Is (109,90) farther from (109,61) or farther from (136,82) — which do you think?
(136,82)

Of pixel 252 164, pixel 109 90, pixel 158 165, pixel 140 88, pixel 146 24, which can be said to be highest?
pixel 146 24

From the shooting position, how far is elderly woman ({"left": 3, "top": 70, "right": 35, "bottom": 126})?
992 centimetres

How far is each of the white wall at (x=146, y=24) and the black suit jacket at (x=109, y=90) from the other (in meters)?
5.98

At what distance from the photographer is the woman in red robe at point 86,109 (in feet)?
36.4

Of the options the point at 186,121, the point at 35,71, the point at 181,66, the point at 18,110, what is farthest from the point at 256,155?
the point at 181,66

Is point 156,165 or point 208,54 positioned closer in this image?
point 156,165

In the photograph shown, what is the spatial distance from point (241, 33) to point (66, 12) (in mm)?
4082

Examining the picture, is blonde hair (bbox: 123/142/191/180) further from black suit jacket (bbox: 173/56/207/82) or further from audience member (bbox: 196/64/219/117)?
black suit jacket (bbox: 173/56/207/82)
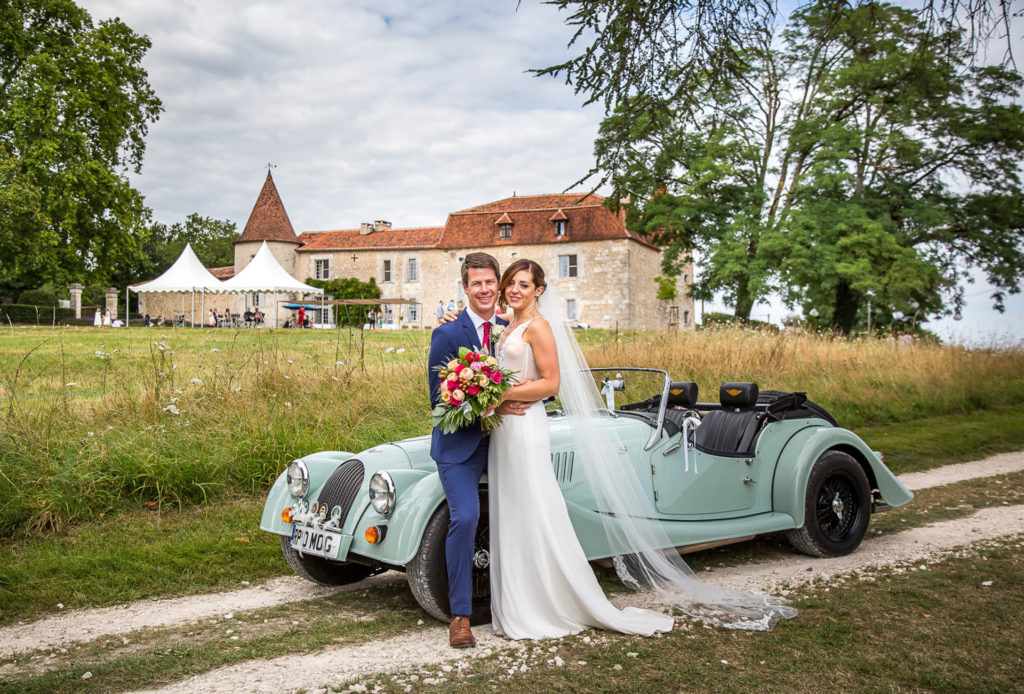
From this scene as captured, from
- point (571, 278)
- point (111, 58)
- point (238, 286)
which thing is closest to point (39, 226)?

————

▸ TASK OBJECTIVE
Return, character for character, the lines of the material starting at the line containing "From this scene as captured, from" and ending at the final line of the material, both ends included, and nothing else.

▸ ANSWER FOR THE TASK
From this scene as captured, from
- point (571, 278)
- point (111, 58)
- point (238, 286)
which thing is closest to point (39, 226)?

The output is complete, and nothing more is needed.